A Pacific Northwest coalition is opposing the construction of what would be the largest oil-by-rail terminal in North America.

(Photo: Oil Train via Shutterstock)

Vancouver, Washington – Stand on the banks of the mighty Columbia River, and in the foggy mist of a Pacific Northwest winter, you may miss the rail tracks that lie on both of its banks. The panoramic vista will give you a sense of why front-line communities have long vowed to protect it from being expanded into a high-volume fossil-fuel corridor, years before Congress lifted the ban on US crude oil exports in late 2015.

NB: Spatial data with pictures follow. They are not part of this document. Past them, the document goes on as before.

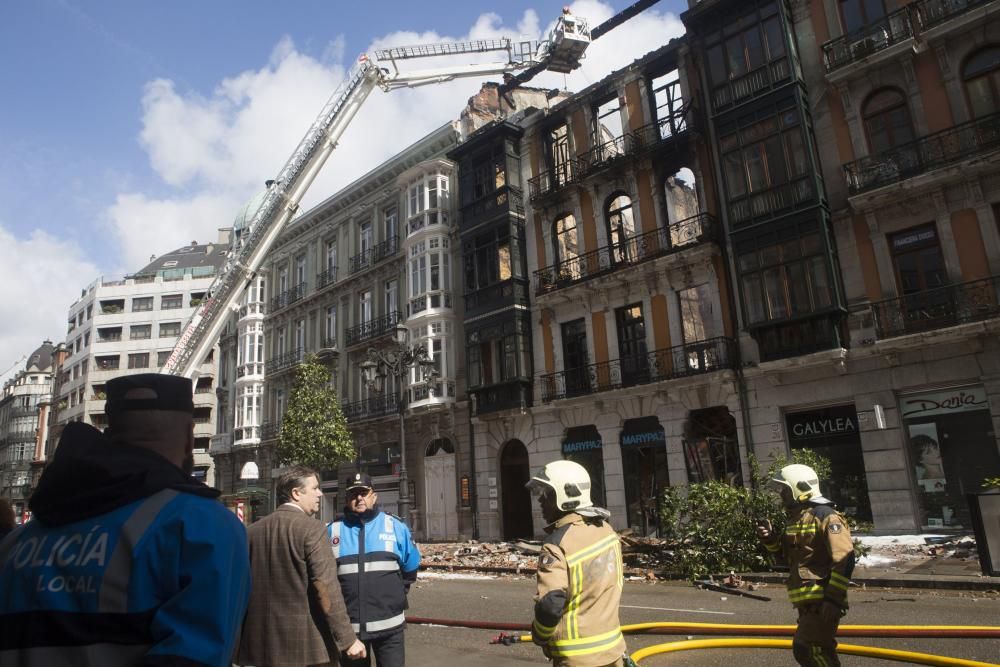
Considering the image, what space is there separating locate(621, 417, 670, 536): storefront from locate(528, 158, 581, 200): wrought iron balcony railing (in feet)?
29.3

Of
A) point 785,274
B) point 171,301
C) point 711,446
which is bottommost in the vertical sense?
point 711,446

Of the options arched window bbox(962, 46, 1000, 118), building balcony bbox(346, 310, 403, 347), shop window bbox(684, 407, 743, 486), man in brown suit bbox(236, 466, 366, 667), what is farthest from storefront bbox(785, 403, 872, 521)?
building balcony bbox(346, 310, 403, 347)

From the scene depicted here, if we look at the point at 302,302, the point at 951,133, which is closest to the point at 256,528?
the point at 951,133

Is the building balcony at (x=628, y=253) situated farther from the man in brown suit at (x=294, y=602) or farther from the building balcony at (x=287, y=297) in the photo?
the man in brown suit at (x=294, y=602)

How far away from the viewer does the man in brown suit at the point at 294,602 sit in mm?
4254

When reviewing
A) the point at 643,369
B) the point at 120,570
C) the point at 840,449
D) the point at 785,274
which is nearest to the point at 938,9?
the point at 785,274

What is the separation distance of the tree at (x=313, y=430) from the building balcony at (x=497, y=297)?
668 cm

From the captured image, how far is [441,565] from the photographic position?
1886cm

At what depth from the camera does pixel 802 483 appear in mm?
5227

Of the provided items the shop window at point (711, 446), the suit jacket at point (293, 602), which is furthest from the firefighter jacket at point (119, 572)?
the shop window at point (711, 446)

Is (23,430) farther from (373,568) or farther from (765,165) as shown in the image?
(373,568)

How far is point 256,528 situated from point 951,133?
61.0 feet

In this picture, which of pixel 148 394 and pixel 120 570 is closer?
pixel 120 570

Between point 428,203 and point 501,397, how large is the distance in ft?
32.4
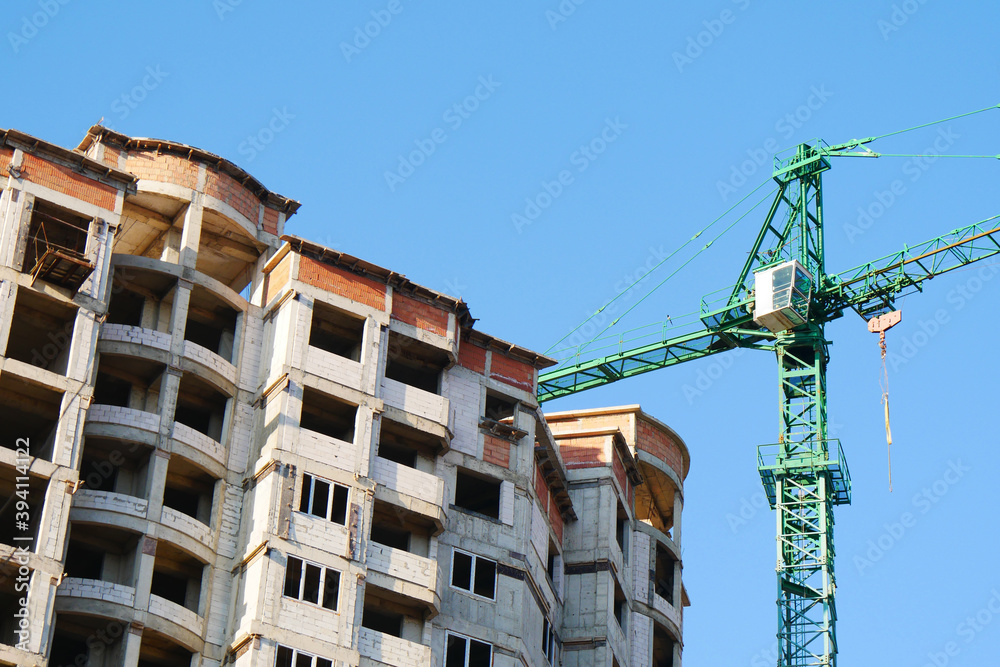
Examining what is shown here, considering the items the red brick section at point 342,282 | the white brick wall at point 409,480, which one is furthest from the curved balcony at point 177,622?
the red brick section at point 342,282

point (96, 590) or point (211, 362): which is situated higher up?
point (211, 362)

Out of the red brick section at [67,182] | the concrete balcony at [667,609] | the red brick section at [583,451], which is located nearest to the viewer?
the red brick section at [67,182]

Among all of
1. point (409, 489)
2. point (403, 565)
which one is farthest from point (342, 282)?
point (403, 565)

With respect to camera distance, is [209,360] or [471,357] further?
[471,357]

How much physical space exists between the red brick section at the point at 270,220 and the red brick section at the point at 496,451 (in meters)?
12.1

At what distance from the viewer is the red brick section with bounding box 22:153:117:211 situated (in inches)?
2522

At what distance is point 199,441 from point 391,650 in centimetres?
1032

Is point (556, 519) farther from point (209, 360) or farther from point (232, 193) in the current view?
point (232, 193)

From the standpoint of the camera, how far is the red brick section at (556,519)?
77369 millimetres

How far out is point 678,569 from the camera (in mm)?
88188

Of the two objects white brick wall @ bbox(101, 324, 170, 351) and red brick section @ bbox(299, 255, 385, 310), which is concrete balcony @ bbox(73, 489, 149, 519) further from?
red brick section @ bbox(299, 255, 385, 310)

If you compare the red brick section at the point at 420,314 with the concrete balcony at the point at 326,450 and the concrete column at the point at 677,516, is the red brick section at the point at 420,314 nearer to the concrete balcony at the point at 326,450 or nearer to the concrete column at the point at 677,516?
the concrete balcony at the point at 326,450

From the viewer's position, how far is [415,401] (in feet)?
229

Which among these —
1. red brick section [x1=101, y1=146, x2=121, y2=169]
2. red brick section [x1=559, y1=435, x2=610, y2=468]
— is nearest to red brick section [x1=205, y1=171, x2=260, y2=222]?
red brick section [x1=101, y1=146, x2=121, y2=169]
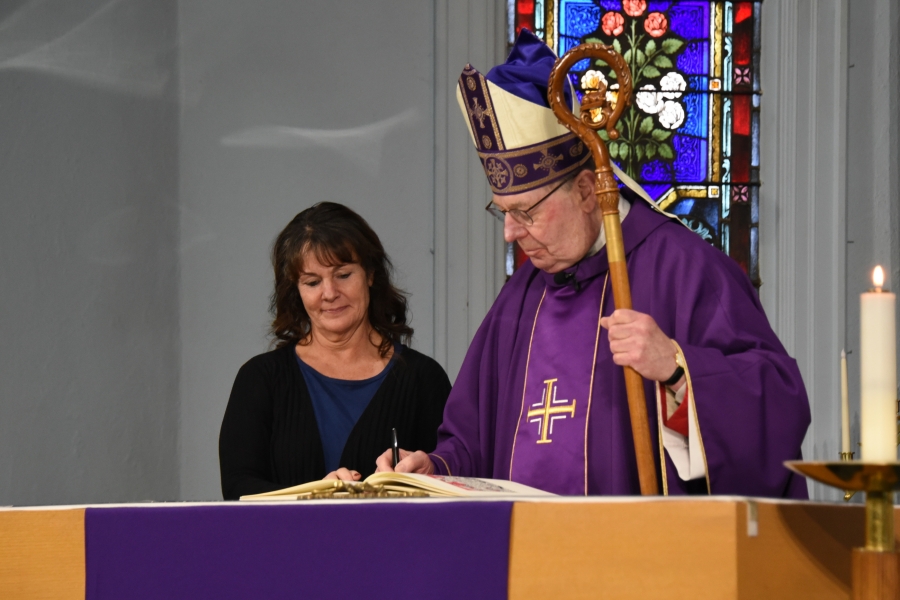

The Columbia, which rises in the Canadian Rockies and flows on a long southern journey before it empties into the Pacific Ocean, has been central to the region’s culture and economy for thousands of years. Its salmon runs were sacred to Columbia River basin Indigenous tribes. Its scenic beauty has been protected in national parks and wildlife refuges. Its energy has been captured for hydropower, irrigation and shipping. The first railroad came to the Columbia River Gorge in 1851 and in the new century, tracks were laid along both sides of its banks for freight and passengers.

Today, the tracks carry volatile light crude from the Bakken shale fields and carbon-intensive tar sands oil from Alberta, Canada, as well as coal and liquefied natural gas. In 2008, a nominal amount of crude passed through the area; by 2012, it had doubled and by 2015, tripled. Proposals to expand capacity with refineries, rail spurs and terminals up and down the Pacific Northwest Coast have been met with fierce resistance, in particular since 2012, and this resistance has often resulted in delays, mounting costs or cancellations. A proposal to build North America’s largest oil-by-rail terminal at the mouth of the Columbia in Vancouver, Washington, could prove to be the most contentious yet. The lifting of the crude oil export ban – which happened in mid-December – is a shot across the bow, confirming for many that the frenzy to build capacity from Midwestern reserves to the Pacific Coast was always designed for Asian markets.

“It’s hard to imagine a bigger threat to the Columbia River than this project.”

The proposal by Tesoro, a Texas oil company, and Savage, a Utah logistics company, would handle an average of 360,000 barrels of oil by rail per day. The joint venture between the two companies, Vancouver Energy, was controversial from the moment it became public in 2013. This January public testimony will be heard on a draft environmental impact statement issued by Washington State’s Energy Facility Site Evaluation Council. The proposed oil-rail terminal generated 32,000 comments when news of it first surfaced, the majority in opposition. Columbia River tribes, including the Nez Perce, Umatilla and Warm Springs, as well as Coast Salish tribes, among others, have united with longshoremen, fire districts, city councils, small towns, cities, environmentalists who’ve worked for decades to restore and recover habitat for salmon at the mouth of the river, and developers who’ve spent millions restoring the Port of Vancouver waterfront where the oil-by-rail terminal would be built. Many are members of the campaign Stand Up to Oil, Communities Fueling Change.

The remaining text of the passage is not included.